Tom Clancy makes it look so simple Author's on target with his thrillers, at ease with fame

August 19, 1994|By Marian Christy | Marian Christy,Special to The Sun

Tom Clancy is not the rough-tough human tornado that his gripping, action-powered thrillers might suggest.

The multimillionaire king of espionage novels that translate into blockbuster movies ("The Hunt for Red October," "Patriot Games" and now "Clear and Present Danger") weeps at sad scenes onstage or on the screen, counsels children in the throes of terminal cancer and will not, under any circumstances, allow himself to be coaxed or cajoled onto a roller coaster.

"Just thinking about a roller coaster makes [ill]," Clancy announces during a telephone interview from his $2 million Maryland estate.

From a man whose fictional heroes often dangle by a few fingers from speeding helicopters that undulate nauseatingly, this is a surprising admission. But, then, Clancy is a man of many contradictions.

Even his mansion fits the bill. It has both a peaceful, panoramic view of the Chesapeake Bay and, for Clancy's bull's-eye pleasure, an underground shooting range.

Clancy likes to flirt with danger.

He reportedly smokes two packs of cigarettes a day -- despite dire warnings from Wanda, his wife of 25 years, who is a nurse.

He also likes guns, especially 8 mm pistols, although he never carries one. He prefers shooting a .308-caliber sniper's rifle in the company of FBI and Secret Service agents.

What is it that draws Clancy to real-life, adventuresome government-types -- besides the obvious possibility of garnering insider information?

"They have the nicest toys," he purrs coyly.

It's an attempt to deflate the question.

* Brief *
List every movie title named in the Tom Clancy profile above.

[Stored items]

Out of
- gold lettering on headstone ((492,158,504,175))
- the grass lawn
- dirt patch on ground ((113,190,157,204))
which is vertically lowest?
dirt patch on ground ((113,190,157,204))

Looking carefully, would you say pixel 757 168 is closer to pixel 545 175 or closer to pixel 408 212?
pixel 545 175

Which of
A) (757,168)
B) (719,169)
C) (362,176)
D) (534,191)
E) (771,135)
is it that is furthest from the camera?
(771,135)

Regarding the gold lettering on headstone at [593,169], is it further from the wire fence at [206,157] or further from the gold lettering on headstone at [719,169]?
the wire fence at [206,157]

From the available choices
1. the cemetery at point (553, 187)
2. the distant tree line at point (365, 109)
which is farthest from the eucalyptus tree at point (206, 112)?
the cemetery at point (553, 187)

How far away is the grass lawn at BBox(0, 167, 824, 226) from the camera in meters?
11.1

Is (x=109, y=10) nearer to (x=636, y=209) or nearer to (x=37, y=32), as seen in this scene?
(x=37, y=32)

...

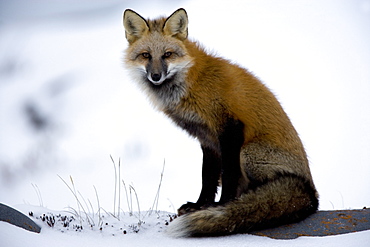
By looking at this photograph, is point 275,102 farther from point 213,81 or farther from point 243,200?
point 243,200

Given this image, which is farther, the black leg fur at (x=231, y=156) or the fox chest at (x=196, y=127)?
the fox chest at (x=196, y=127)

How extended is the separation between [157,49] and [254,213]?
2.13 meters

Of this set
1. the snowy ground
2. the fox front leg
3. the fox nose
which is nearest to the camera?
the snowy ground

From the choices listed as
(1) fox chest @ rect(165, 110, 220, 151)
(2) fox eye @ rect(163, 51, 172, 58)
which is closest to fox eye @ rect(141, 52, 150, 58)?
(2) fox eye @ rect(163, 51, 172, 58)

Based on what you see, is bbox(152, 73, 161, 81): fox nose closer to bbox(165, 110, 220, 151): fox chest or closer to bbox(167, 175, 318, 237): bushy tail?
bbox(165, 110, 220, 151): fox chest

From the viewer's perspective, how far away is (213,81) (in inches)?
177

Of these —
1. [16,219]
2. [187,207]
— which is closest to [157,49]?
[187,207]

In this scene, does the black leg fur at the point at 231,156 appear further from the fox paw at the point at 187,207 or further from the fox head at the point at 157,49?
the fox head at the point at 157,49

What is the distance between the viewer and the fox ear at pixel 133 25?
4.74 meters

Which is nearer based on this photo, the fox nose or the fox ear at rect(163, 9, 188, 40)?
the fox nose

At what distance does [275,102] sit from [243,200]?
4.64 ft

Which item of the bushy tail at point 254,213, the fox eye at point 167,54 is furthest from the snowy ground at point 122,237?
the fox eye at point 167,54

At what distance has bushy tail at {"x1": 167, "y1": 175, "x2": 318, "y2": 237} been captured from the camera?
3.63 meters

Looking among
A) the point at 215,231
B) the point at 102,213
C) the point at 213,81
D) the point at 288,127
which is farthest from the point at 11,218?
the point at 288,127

* Completed task *
"The Hunt for Red October"; "Patriot Games"; "Clear and Present Danger"